Eduardo Cunha, morador da Barra da Tijuca, Zona Oeste do Rio, foi eleito presidente da Câmara dos Deputados em 1º de fevereiro de 2015 para mandato de dois anos. Cunha é deputado federal, evangélico, foi estafeta, se formou em economia, operou no mercado financeiro, exportou carne moída para a África, presidiu a Telerj durante o governo Fernando Collor por indicação de PC Farias e foi líder da bancada do PMDB na Câmara.

Em 2006 Cunha fundou a ONG Conexão G, pioneira em dar voz ao movimento LGBT nas favelas, ambiente notado pela ausência do Estado, onde as leis são feitas e aplicadas pelo poder paralelo, segundo ela “machista, sexista, homofóbico, transfóbico”. Sofreu discriminação mas perseverou e hoje organiza paradas LGBT com trio elétrico e trinta mil participantes dentro da favela. Porém sabe que sua agenda é pelo direito de existir: “Na favela não se pode dar um beijo ou andar de mãos dadas. Quem é gay, lésbica ou transexual de território de favela não usufrui dos avanços que os LGBTs do país vêm experimentando. Não lutamos para adotar um filho. Ainda estamos lutando para sobreviver”, disse à BBC Brasil.

Casado pela segunda vez, Cunha tem cinco filhos, gosta de bons restaurantes, vinhos, charutos e carros esportivos.

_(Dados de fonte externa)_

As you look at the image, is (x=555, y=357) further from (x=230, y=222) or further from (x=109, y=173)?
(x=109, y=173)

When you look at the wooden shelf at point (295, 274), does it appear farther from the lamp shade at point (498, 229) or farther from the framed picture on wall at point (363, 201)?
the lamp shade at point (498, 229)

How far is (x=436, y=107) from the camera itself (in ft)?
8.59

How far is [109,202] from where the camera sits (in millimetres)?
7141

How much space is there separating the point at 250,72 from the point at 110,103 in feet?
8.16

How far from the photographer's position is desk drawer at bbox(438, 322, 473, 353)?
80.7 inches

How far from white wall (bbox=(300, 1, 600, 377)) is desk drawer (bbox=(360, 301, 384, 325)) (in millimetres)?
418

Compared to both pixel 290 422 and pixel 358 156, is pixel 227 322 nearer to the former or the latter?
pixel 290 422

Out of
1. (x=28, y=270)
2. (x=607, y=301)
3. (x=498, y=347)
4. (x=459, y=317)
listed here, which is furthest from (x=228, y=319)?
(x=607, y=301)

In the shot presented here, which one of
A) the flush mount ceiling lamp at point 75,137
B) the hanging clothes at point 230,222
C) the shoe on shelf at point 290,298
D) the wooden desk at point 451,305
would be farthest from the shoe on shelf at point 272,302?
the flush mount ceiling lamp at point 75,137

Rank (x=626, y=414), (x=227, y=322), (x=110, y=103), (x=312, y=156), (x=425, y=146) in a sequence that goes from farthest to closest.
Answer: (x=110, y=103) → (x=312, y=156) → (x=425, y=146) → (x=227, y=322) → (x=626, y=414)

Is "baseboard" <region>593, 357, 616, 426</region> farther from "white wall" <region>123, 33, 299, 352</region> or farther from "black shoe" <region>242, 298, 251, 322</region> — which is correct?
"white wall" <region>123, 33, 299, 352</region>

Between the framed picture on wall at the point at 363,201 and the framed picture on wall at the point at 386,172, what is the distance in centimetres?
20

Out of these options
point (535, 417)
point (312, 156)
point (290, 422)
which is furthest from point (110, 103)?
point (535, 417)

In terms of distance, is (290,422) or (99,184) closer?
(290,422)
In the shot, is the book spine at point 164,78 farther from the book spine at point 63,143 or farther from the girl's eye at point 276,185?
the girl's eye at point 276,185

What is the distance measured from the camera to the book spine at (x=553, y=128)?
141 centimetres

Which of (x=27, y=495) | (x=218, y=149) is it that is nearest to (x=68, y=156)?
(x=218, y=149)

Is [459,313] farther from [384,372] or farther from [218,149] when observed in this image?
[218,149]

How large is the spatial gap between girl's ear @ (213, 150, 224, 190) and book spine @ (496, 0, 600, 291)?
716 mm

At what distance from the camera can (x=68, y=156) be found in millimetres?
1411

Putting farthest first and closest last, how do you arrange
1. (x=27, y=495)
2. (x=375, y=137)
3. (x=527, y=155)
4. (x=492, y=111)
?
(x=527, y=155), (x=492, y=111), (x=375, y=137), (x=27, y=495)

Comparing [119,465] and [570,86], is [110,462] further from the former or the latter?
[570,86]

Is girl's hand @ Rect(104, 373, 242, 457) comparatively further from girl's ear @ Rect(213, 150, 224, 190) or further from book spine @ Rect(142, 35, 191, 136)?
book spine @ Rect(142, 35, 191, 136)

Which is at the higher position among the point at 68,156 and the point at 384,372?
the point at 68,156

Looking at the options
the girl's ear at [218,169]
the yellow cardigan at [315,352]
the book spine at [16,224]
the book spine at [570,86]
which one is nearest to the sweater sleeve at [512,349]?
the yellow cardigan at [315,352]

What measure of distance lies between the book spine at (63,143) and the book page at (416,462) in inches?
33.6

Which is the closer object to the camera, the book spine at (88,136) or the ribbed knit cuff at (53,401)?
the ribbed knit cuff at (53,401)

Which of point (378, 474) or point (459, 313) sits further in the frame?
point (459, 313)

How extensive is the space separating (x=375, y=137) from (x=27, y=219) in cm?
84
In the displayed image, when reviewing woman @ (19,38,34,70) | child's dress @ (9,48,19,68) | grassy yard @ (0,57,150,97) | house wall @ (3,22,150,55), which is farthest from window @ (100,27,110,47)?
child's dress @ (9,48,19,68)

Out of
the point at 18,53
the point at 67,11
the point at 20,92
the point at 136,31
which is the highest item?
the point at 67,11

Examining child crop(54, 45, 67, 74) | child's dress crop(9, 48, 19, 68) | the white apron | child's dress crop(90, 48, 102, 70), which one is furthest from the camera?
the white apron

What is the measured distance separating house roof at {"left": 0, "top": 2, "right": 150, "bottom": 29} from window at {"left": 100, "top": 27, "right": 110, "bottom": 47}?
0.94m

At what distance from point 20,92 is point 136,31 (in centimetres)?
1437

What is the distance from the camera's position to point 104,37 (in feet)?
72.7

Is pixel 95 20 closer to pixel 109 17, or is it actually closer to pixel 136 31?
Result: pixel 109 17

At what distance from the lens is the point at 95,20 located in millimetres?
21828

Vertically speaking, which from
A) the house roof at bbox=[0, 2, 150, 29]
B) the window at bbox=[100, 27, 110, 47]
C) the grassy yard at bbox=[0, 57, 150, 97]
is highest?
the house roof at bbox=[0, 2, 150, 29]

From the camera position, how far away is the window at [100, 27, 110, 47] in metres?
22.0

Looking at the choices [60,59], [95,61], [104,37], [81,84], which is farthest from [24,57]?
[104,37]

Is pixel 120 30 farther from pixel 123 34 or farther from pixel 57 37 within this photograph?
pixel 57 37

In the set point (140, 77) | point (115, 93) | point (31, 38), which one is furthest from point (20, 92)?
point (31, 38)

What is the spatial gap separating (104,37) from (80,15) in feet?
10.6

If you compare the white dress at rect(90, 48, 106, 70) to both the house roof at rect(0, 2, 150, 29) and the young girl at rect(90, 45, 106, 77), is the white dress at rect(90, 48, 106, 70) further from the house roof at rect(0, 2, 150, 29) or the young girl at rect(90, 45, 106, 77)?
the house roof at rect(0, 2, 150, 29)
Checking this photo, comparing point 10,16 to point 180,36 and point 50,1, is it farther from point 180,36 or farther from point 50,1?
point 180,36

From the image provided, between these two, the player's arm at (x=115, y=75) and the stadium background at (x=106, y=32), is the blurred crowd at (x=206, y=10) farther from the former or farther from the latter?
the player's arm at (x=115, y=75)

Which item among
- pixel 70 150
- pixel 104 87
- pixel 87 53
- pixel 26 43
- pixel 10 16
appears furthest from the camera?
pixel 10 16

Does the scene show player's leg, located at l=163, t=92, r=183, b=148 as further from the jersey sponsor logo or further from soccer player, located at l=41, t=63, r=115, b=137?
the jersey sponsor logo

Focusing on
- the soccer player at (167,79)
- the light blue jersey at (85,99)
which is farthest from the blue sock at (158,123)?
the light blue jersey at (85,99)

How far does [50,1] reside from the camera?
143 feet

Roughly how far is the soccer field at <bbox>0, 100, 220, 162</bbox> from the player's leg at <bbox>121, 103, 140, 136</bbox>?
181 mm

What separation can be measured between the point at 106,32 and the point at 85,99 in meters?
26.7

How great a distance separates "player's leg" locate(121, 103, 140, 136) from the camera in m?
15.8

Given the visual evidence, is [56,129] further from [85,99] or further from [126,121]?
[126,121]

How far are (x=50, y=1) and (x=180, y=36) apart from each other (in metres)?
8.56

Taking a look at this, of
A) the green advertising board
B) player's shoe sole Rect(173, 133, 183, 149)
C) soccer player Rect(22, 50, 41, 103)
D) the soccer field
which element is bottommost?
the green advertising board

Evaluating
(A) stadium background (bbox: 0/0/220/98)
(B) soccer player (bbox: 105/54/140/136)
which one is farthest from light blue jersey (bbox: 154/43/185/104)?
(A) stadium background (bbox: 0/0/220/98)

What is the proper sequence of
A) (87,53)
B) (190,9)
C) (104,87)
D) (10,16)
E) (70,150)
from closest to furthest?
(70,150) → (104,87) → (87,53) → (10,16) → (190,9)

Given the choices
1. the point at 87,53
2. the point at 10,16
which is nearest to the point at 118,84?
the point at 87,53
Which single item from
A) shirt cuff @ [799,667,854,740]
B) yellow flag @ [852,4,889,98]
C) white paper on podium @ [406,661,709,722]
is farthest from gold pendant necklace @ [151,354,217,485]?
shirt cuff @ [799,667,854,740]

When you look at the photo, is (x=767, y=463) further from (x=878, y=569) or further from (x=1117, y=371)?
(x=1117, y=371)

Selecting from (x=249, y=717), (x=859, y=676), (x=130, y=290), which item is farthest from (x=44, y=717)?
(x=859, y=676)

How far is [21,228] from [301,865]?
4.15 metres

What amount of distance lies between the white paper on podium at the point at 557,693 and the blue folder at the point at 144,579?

Tornou-se evangélico há quinze anos. Segundo a Folha de São Paulo, na campanha para presidente da Câmara “pediu votos para ‘se Deus quiser’, estar em consonância com a sociedade no comando da Casa”. Autor de legislações antiaborto, contra a legalização da maconha e o casamento de pessoas do mesmo sexo, a favor do Dia do Orgulho Hétero e da lei contra a heterofobia, acredita que a consonância social siga esta agenda.

Há quem diga que Gilmara é de esquerda e Eduardo, de direita. Também há quem diga que a livre iniciativa, como a da Gilmara, é de direita, e o apreço pelo Estado, do Eduardo, de esquerda. Assim como não falta quem considere a Maré da Gilmara de esquerda, e a Barra do Eduardo, de direita. Mas não seria a favela, território absolutamente alheio ao Estado, um feudo da direita? E a Barra, com ampla presença do Estado, seria o sonho da esquerda?

Gilmara luta pelo respeito aos direitos individuais. Eduardo legisla para que o Estado possa arbitra-los. Dois lados, dois Cunha e a pergunta: o que seria esquerda ou direita?